1) L'argument : effet de lecture-écriture.

a) Projet d'écriture

Nous nous référons ici au sens poétique, et non rhétorique, du terme : pour Aristote, l'argument est en quelque sorte l'embryon de la fable, le point de départ sur lequel s'appuie le poète pour élaborer sa pièce : « Qu'il s'agisse de sujets déjà traités ou de sujets que l'on compose soi-même, il faut d'abord en établir l'idée générale et après seulement faire les épisodes et les développer » 387 . Patrice Pavis rappelle qu'au Moyen-Age, l’argument a pu figurer systématiquement au début du texte de théâtre sous la forme de l'expositio argumenti : les pièces, en latin, étaient ainsi précédées d'un résumé en français « destiné à renseigner le public sur l'histoire qui va lui être racontée » 388 . Bien au delà du problème soulevé par la maîtrise de la langue savante dans laquelle étaient écrites les pièces de théâtre, la tradition s'est plus ou moins maintenue d'aménager à la réception l'intelligibilité du récit grâce à une synthèse de son propos, fut-elle disséminée dans une préface, une adresse au Roi, ou dans ses avatars modernes, livrée sous la forme d'une définition en exergue (ainsi de la définition du deal au seuil de Dans la solitude des champs de coton).
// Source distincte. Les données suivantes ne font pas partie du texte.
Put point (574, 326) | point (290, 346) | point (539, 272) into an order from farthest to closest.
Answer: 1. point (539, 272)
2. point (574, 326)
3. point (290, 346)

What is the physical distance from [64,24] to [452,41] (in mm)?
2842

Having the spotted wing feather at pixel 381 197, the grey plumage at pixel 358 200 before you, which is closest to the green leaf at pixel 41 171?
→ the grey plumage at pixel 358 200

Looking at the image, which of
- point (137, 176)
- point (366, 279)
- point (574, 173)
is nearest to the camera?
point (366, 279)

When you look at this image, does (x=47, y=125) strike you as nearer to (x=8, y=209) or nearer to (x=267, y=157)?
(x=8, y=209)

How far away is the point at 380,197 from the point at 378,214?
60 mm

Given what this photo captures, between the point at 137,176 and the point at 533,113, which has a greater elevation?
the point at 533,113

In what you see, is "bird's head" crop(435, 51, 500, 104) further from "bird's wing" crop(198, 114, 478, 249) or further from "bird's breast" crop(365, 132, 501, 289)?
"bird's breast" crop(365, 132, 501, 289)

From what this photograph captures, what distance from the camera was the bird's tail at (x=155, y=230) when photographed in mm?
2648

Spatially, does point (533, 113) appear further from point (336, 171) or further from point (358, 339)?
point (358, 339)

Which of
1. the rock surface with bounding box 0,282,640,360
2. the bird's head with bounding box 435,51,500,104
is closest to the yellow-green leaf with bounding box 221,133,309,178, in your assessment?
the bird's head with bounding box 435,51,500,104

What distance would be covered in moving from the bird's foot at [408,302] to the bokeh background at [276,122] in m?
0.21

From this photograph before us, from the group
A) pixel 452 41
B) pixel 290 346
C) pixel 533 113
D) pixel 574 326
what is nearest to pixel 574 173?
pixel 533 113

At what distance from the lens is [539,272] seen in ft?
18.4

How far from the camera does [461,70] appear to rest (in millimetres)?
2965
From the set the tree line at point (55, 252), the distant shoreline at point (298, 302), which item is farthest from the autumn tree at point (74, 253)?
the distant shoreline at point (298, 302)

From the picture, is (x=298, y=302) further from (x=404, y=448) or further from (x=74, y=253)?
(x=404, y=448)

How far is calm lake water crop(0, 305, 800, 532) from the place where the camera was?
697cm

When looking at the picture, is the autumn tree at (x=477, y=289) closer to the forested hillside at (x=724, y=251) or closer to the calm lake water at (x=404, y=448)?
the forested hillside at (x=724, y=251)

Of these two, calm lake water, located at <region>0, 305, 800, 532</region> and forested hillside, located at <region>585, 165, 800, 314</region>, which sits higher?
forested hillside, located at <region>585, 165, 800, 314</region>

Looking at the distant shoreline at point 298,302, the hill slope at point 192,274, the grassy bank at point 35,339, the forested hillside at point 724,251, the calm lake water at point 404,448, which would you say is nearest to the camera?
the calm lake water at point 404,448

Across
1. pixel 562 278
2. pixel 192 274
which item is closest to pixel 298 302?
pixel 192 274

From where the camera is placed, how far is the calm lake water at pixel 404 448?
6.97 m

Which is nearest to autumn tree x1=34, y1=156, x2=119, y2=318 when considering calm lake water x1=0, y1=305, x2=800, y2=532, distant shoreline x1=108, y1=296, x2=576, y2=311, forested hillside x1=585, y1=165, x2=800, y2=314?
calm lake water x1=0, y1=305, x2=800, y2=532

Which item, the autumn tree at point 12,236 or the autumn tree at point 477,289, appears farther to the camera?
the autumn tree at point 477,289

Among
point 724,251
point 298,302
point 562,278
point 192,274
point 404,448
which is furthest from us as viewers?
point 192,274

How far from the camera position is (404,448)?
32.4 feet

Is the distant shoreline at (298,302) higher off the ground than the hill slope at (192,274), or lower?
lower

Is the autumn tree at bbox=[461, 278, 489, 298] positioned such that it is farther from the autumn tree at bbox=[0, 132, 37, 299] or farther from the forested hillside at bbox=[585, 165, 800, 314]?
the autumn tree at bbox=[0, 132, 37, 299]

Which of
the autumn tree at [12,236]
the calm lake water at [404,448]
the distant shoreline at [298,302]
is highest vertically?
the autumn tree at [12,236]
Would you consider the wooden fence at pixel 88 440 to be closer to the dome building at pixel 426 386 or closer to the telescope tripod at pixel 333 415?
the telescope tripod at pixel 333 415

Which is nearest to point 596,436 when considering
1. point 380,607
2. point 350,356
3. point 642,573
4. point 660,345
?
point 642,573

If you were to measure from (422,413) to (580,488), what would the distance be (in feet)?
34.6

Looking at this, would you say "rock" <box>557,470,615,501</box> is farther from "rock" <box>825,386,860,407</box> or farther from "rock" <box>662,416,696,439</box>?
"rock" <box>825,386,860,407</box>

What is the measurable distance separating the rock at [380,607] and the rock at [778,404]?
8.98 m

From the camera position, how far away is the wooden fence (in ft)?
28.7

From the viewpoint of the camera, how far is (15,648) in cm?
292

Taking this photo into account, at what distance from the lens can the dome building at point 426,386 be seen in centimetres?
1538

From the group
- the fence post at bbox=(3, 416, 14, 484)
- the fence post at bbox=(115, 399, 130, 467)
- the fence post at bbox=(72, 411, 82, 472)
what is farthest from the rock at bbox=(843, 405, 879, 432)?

Cette pratique, même si elle n'a rien de systématique, signale tout de même que la connaissance de cet argument peut être considérée comme une condition nécessaire d'une « bonne » réception de l'œuvre, et qu'il ne se livre pas si facilement aux lecteurs ou aux spectateurs inattentifs. Et pour cause : cette « idée générale » qui préside à l'organisation de l'œuvre est disséminée dans structure narrative et discursive, et n'est formalisable qu'à l'issue d'une lecture profonde du texte. Et précisément, programmé ou non par une exergue de l'auteur, l'argument est un effet de lecture, déterminé par des opérations de sélection et de hiérarchisation thématiques, et de ce fait appartient autant à la subjectivité du lecteur qu'à l'intention narrative de l'auteur.

Notes
387.

Aristote, Poétique, § 1455 b.

388.

Patrice Pavis, Dictionnaire du théâtre, article "Argument", p. 25.